The 50/20/30 rule is a rule of thumb saving in which the income that a person has throughout the month is divided into percentages in which to spend it. Users use this method to save money and to keep more control of their expenses.
Specifically, this rule works as follows:
- 50% of the income will go to cover basic needs
- 30% of the income will go to satisfy whims
- 20% of the income will go to savings
50% for basic needs
According to this rule, the user is advised not to spend more than 50% of his income on his basic needs. However, for many families or savers this distribution may not be enough; that is to say, they cannot live dedicating only 50% to their daily needs.

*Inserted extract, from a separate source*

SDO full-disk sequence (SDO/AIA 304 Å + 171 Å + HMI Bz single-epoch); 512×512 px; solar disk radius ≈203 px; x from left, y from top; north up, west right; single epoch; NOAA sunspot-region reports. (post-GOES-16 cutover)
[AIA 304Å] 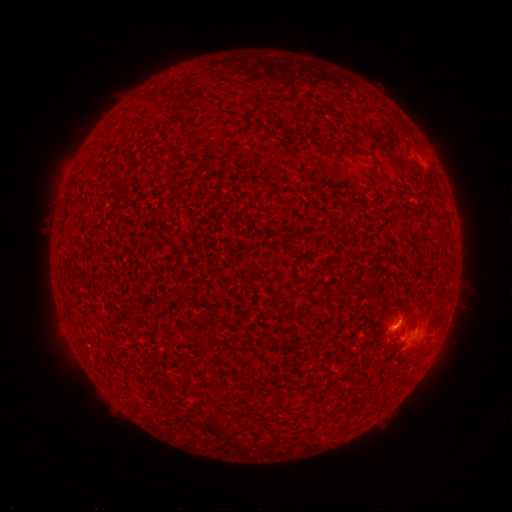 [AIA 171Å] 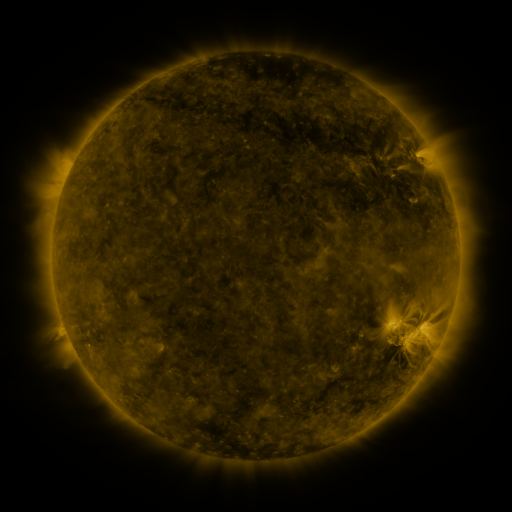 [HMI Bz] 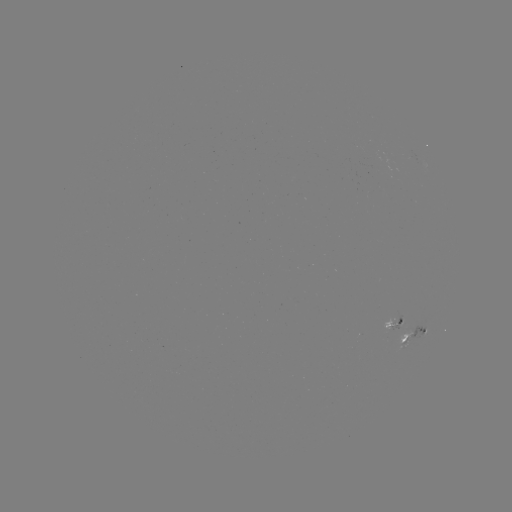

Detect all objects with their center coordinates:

Among the expenses that are vital for the day to day and that are counted as basic, include:
- The personal finances: pay of Mortgages or rentals.
- The food of savers.
- Housing expenses (electricity, water, gas, garbage, etc).

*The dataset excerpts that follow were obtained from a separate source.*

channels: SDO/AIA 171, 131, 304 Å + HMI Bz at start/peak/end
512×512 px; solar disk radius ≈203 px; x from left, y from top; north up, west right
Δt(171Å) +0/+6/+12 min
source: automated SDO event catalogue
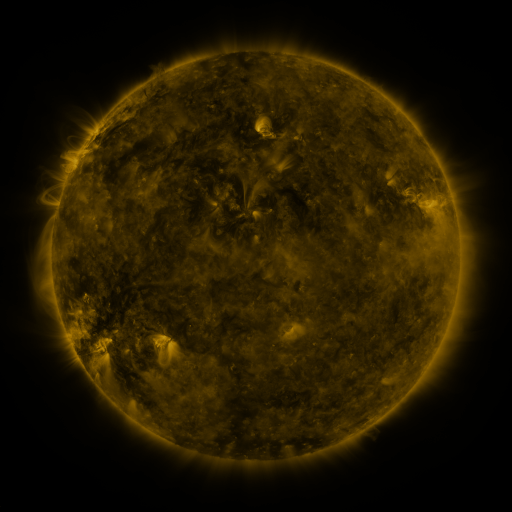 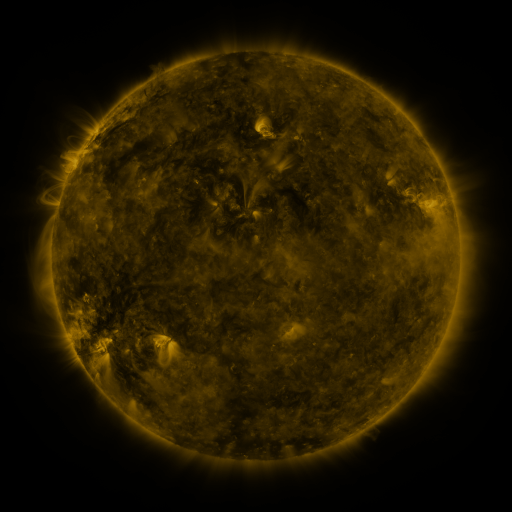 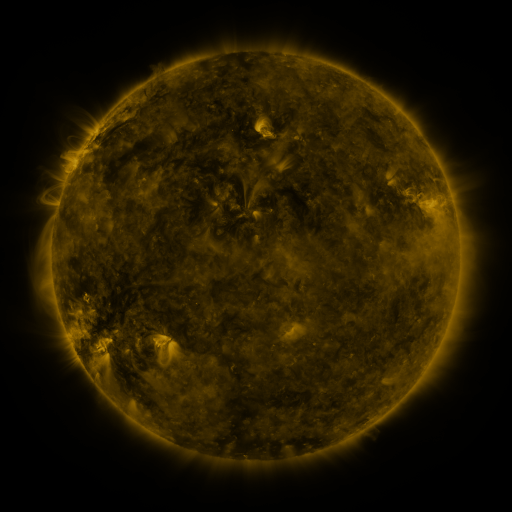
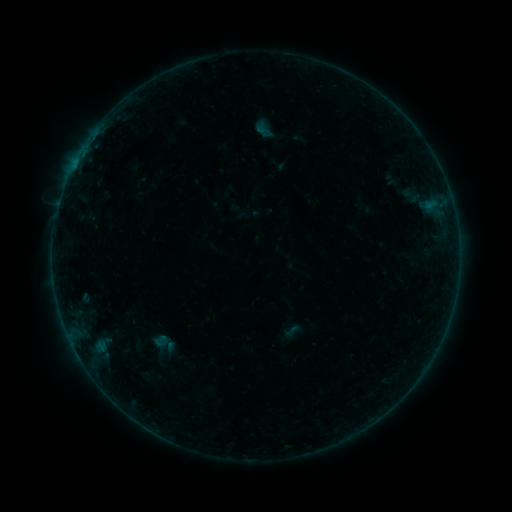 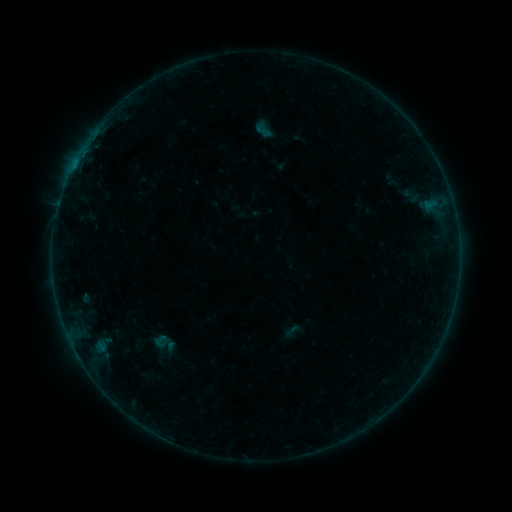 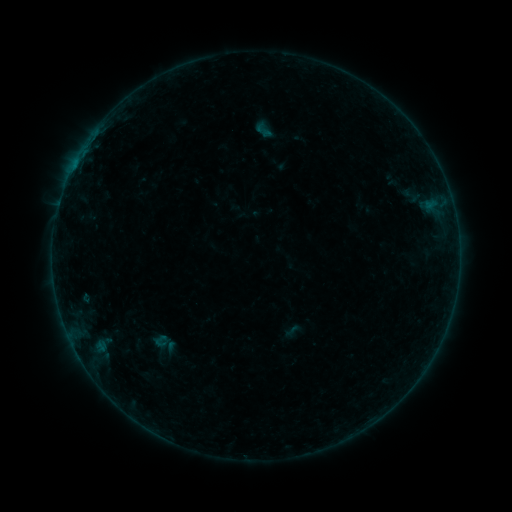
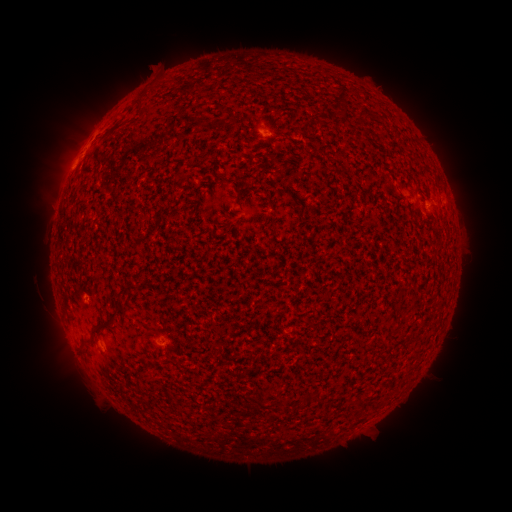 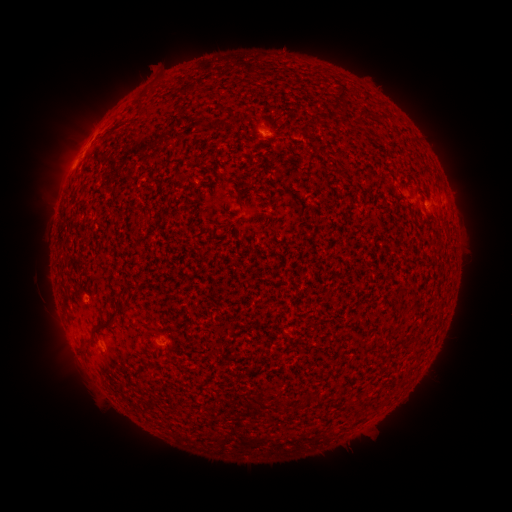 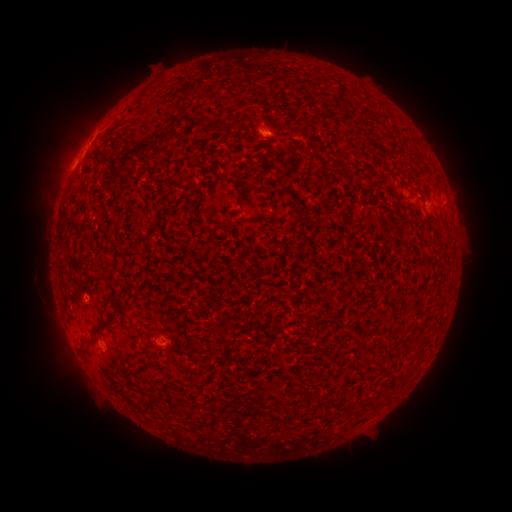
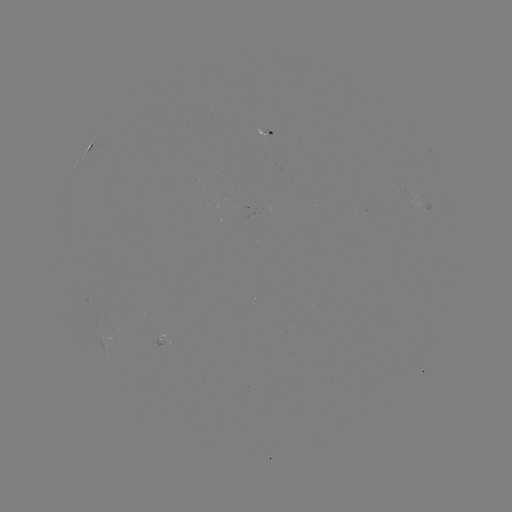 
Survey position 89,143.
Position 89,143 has B1.5 flare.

- School or health insurance, if available.
- Basic clothing and transportation for necessity (work or studies).
20% for savings
On the other hand, 20% of the distribution is destined to save part of our income. Although a priori it may seem like a measure that does not benefit us, the truth is that it does work.
To do this, he withdraws from the nómina or 20% of the individual's monthly income, directing it to savings. Hence, we are "forced" to save, and the effort in the future is less. It can also help us to create a savings account in which, in addition to entering our monthly savings (20%), income is generated from the deposit we make.
30% for whims
In this group, expenses are introduced that could be eliminated from our monthly expenses but that suppose whims of the human being. We understand capricious expenses as those that arise in a timely manner and increase the quality of our life.
For example: going out to dinner, going to the movies, buying clothes, etc.